Esther Roblès et Anders Mikkeli ont réussi à prendre un Zeppelin au vol alors qu’il longeait la côte, en perdition, et que le sol se dérobait sous leurs pieds. Ils y ont rejoint 2 gamines, Louisa et Louissa, orphelines de naissance, un membre de la sécurité prénommé Zibbar et le pilote. C’était quelques jours auparavant sur une falaise de Tanger. Depuis, le Zeppelin a heurté un piton rocheux qui a pulvérisé une bonne partie de la nacelle de pilotage et emporté le pilote dans le vide. L’appareil est désormais en pilotage automatique et file droit devant lui vers l’inconnu…

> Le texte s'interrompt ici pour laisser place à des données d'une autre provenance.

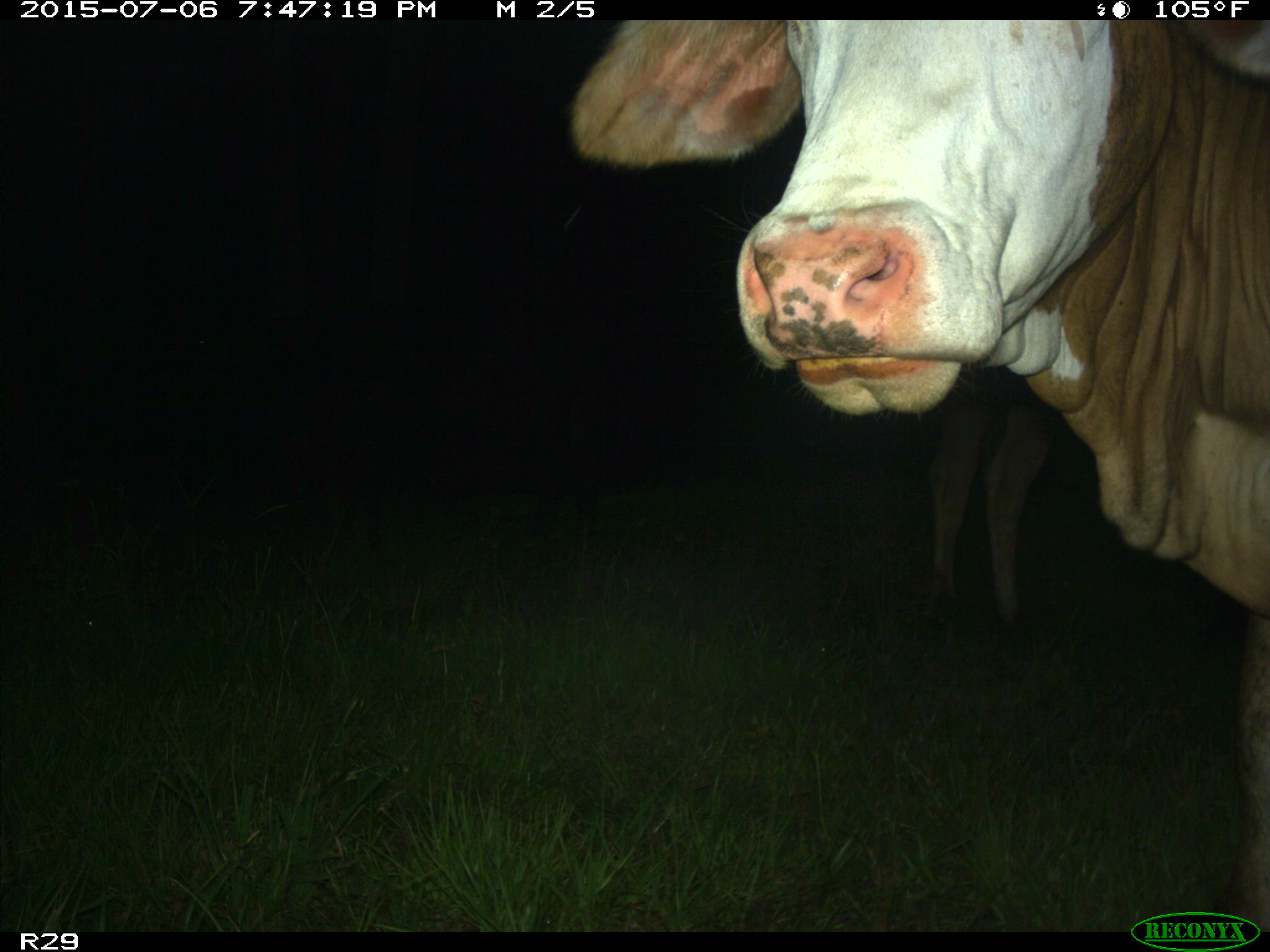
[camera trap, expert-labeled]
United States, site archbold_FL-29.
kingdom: Animalia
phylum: Chordata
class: Mammalia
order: Artiodactyla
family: Bovidae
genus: Bos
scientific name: Bos taurus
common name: domestic cow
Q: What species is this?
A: Bos taurus (domestic cow).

Après l’élément aquatique (dans « Animal’z ») et l’élément terrestre (« Julia et Roem »), Bilal clôt sa trilogie comme il se doit en baladant cette fois ses protagonistes dans les airs. Tout en réservant une surprise de taille aux lecteurs : après quelques pages passées en compagnie des rescapés Esther et Anders, nous retournons dans l’eau puis sur la terre ferme pour retrouver les personnages des 2 opus précédents. Et le moins que l’on puisse dire est qu’ils ne sont pas dans une situation très favorable : après des heures de nage dans une mer glacée, Kim et Bacon ont trouvé une maison flottant sur l’eau pour se poser. Mais il faut maintenant enclencher le processus, risqué !, de déshybridation (Bacon a voyagé dans le corps d’un modèle de dauphin hybride tout droit sorti d’Owles Industries)… Quant à Ana et Lester, ils sont allongés et ligotés sur le dos de chevaux zébrés, prisonniers d’un cannibale…Car le chemin de tous les personnages va se croiser dans ce final aussi habile qu’ébouriffant !

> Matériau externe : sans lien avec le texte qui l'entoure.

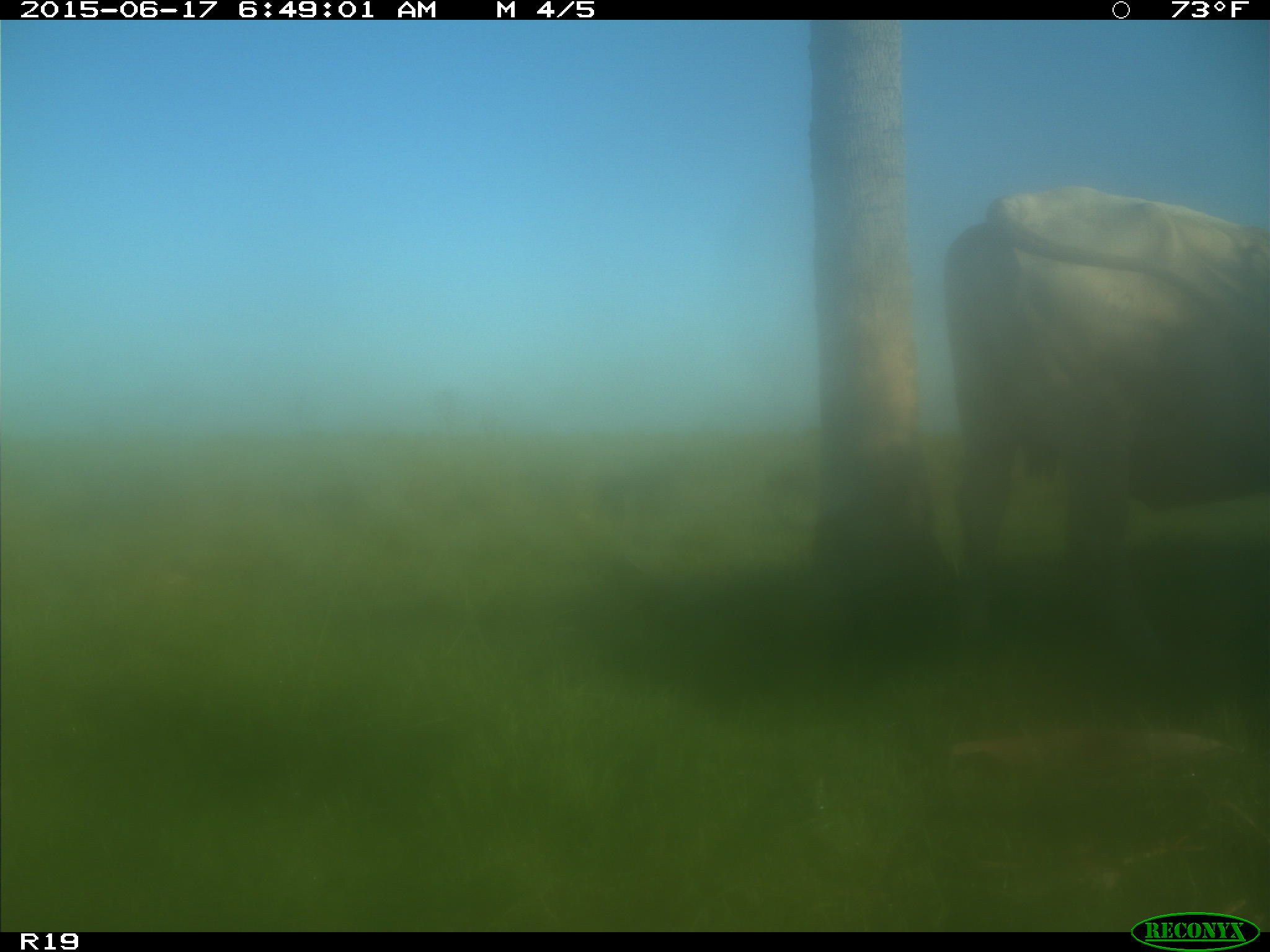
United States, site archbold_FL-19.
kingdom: Animalia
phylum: Chordata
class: Mammalia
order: Artiodactyla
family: Bovidae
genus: Bos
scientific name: Bos taurus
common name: domestic cow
Bos taurus (domestic cow).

Finalement, ce que Bilal met ici en images, c’est une idée, un avertissement : la revanche de la nature qui a décidé de reprendre possession de la Terre, trop longtemps laissée aux mains de l’Homme. On assiste donc à une réorganisation totale de notre planète : l’Humanité est mise à jour, les anciennes traces de guerre, de pollution ou de bétonnage sont effacées et la mémoire des êtres humains laissés en vie est reformatée pour une remise à zéro globale et un nouveau départ!
Certes, depuis que Bilal a changé sa façon de travailler, dessinant ses cases séparément et non plus par planche, la grammaire de ses récits a aussi évolué : les récitatifs sont plus nombreux et souvent plus longs (pour assurer le lien entre chaque dessin) et le rythme du récit s’en ressent. Mais graphiquement parlant, quel régal ! Chaque case est une pure merveille, dont le moindre détail est soigné. Que ce soit au début du récit quand le sombre règne et que Bilal utilise des crayons gras ou par la suite, quand les nuages se dissipent et que la couleur revient, en même temps que l’acrylique de l’auteur. Et, quand même, quel souffle elle a cette mise en garde écologique ! Peut-être le meilleur des 3 tomes de cette trilogie !
(Trilogie – Casterman)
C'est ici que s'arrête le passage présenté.